-- Problems to work on --
• 1. Return everything in the letting-go passage from "This was not" down to "little bit more.", copied word for word.
• 2. Take the letting-go passage further, picking up right after its last sentence.

-- Supplied passage --
● ● ● ● ● ● ●
Letting Them Fly

This was not supposed to be a hard “letting go” year for the boys.  I’ve survived the Kindergarten year twice.   Last year was the hard, my BABY is going to middle school, year.  I figured this year would be tough in the odd grade-level year thing (I heard once that all the even years, 2,4,6, 8 are easier than the odd-numbered years 1, 3, 5, 7 and have found it to be a fair assessment so far) but I wasn’t really ready for another year of letting go a little bit more.

Near the end of last school year, I started letting my oldest stay home alone for short spurts of time.  Over the summer, I started even running to the store alone and leaving both my boys here.  I would generally carefully gauge the “getting along” factor prior to doing that.   The endeavors were mostly successful.  There was that one time when my husband called only to be told by G that J was with me except he was at home and so when my husband called me at the store, he produced a bit of panic.  It turned out to be a simple misunderstanding on G’s part and J happened to be in the bathroom when the phone rang so not in sight.

Starting in 6th grade, G’s bus stop was suddenly on the corner at the end of the street instead of at the base of our driveway (yes, I know we had it very good!).  I watched him go up to the bus stop for a few weeks but then, I realized he had it and so I quit worrying (as much) and just told him bye as he left the house and stopped pacing at the end of the day.  I was quite surprised to discover at the start of this school year that the elementary school bus stop would now be in the same location.
● ● ● ● ● ● ●
-- Entries shown --
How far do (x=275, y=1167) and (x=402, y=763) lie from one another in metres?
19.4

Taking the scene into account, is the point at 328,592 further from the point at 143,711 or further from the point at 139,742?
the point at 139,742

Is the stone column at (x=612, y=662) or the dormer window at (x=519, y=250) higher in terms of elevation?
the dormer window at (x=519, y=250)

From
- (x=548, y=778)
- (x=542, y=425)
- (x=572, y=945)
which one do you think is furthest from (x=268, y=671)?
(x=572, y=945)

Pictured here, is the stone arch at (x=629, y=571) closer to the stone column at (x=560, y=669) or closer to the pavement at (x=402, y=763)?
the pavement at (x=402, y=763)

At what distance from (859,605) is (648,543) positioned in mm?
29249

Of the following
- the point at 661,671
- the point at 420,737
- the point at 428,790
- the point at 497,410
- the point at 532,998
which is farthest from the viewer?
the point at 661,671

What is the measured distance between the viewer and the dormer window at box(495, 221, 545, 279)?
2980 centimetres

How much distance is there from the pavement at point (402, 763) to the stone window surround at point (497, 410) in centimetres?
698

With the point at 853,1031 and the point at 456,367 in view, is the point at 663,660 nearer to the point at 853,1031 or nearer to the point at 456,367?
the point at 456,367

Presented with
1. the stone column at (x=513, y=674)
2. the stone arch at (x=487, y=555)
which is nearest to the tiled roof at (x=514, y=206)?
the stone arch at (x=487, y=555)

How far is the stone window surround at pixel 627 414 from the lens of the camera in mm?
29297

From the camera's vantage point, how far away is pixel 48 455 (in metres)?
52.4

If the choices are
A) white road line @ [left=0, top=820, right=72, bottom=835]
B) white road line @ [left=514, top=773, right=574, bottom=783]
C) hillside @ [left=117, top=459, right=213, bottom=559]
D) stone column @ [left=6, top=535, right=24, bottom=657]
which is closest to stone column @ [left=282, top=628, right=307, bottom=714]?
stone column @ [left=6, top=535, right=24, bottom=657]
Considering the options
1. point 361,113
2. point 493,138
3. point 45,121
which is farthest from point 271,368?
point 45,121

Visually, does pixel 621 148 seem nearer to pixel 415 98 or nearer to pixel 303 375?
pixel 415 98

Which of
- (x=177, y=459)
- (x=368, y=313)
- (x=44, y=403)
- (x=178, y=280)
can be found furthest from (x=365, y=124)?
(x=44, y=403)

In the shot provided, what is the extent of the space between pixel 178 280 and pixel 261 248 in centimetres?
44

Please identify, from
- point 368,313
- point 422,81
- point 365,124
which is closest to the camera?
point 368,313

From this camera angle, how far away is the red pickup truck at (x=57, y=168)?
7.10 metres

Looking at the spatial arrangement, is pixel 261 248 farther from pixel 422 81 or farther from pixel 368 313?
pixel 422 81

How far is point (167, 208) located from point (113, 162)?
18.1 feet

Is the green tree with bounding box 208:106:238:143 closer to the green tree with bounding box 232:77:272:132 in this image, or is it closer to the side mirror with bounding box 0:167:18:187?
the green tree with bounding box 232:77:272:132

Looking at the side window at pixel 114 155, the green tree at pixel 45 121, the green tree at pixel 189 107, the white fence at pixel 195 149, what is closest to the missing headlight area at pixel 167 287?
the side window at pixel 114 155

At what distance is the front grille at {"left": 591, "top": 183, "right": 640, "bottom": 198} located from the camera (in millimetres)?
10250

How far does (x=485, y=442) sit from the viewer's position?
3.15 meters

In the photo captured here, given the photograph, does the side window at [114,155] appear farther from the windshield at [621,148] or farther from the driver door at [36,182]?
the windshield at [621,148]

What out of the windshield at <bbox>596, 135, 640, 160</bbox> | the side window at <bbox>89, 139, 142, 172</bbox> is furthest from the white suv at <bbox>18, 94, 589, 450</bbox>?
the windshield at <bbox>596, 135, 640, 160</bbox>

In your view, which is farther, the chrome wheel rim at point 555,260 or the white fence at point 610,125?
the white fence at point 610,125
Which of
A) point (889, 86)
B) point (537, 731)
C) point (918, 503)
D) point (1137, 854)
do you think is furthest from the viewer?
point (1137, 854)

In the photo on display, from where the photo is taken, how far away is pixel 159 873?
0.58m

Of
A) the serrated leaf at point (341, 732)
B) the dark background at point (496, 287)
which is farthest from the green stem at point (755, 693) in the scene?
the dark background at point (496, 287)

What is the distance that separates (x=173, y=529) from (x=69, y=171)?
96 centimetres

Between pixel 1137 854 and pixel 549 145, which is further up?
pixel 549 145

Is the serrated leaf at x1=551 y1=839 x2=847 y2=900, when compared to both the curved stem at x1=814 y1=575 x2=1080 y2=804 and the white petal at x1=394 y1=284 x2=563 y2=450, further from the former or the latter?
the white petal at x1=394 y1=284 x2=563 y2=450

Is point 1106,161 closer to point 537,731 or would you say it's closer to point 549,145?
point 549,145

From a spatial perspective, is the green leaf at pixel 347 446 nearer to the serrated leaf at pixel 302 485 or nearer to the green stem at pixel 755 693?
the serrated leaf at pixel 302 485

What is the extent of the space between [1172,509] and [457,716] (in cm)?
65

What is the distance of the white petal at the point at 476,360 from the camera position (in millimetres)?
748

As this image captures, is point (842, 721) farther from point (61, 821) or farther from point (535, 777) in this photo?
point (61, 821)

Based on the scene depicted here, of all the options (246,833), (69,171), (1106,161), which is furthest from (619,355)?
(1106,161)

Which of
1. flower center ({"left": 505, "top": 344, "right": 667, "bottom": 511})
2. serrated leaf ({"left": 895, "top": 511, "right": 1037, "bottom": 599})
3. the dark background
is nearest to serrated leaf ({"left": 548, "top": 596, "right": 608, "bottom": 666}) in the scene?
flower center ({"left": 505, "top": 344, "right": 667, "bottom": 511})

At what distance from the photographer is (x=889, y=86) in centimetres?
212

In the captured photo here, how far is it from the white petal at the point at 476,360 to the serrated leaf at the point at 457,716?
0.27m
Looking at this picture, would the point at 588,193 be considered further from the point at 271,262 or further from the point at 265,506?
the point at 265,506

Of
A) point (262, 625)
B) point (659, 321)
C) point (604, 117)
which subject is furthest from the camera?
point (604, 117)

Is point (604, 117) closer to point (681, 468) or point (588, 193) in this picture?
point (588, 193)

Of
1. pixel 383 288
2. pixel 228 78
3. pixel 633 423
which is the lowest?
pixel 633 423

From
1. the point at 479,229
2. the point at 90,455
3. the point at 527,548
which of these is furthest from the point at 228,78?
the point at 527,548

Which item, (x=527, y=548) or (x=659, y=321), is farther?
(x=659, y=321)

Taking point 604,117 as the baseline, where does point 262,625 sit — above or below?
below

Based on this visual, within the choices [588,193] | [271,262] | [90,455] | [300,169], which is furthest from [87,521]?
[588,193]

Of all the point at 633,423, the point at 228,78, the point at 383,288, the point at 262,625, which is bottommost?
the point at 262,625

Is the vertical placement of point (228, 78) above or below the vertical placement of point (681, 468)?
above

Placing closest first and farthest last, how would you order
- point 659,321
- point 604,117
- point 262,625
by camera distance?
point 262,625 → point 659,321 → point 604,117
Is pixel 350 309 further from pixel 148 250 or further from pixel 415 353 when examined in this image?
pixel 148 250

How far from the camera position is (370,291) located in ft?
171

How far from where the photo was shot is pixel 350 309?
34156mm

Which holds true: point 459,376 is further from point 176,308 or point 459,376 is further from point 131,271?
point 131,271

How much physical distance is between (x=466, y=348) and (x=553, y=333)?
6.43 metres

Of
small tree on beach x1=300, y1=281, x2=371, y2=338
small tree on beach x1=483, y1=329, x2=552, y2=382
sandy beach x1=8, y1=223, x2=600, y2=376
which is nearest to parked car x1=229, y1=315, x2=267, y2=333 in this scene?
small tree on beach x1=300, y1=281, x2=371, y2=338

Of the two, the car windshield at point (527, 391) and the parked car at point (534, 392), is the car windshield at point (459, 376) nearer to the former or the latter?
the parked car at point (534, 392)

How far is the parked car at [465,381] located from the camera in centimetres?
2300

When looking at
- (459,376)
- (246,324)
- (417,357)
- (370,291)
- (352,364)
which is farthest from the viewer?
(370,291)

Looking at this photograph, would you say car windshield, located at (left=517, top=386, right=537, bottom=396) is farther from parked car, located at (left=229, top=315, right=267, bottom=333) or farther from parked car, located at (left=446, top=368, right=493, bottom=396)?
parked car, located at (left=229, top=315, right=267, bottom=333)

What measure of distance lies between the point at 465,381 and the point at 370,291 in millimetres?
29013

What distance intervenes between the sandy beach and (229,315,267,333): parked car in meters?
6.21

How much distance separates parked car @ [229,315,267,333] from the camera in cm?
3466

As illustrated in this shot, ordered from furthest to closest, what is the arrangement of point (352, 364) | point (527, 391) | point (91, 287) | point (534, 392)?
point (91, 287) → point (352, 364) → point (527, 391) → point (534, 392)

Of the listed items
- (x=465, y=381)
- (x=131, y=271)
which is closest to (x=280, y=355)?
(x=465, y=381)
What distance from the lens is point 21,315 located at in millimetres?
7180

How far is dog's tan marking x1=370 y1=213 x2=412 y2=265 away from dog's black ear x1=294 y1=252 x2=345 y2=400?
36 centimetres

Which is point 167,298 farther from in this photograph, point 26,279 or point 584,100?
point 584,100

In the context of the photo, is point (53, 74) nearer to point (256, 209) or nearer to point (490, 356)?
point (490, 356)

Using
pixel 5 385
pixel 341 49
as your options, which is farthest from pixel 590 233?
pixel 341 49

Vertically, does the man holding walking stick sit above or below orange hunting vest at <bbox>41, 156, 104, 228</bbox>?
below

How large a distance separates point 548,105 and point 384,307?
● ● ● ● ● ● ●
-- Answers to the exercise --
• 1.
This was not supposed to be a hard “letting go” year for the boys.  I’ve survived the Kindergarten year twice.   Last year was the hard, my BABY is going to middle school, year.  I figured this year would be tough in the odd grade-level year thing (I heard once that all the even years, 2,4,6, 8 are easier than the odd-numbered years 1, 3, 5, 7 and have found it to be a fair assessment so far) but I wasn’t really ready for another year of letting go a little bit more.

• 2.
Ugh, I was going to have to be social in the a.m. hours!  It was a bit of a challenge but I did it.  I was two days in on the practice of being polite to people in the early a.m. hours when J announced that he wanted to walk to the bus stop by himself.   My 8-year-old was ready to take another step away from me.  He had to cross a somewhat busy street to get to the bus stop but I knew there were plenty of other parents (with younger children) at the bus stop who would help him if he needed it.   He changed his mind and decided that he would start walking by himself starting on a Monday.  I was able to be work on my a.m. poise and politeness for a couple extra days.

I miss our extra time in the mornings but he has no trouble getting to the bus stop (I do watch him from the safe distance of our driveway) and is gaining confidence.   My oldest is home sick this morning and I had to run an errand for my husband.  I left him home while I spent an hour running an errand.  I really wanted to make him come along with me but I knew he would be fine and find more confidence in my trust that I could leave him alone while I took care of things.

Sometimes putting your family first means letting them fly on their own even when you want to keep hold.

This post is part of my 31 Days of Putting My Family First Series, you can read about it as well as find more posts in the series by clicking here.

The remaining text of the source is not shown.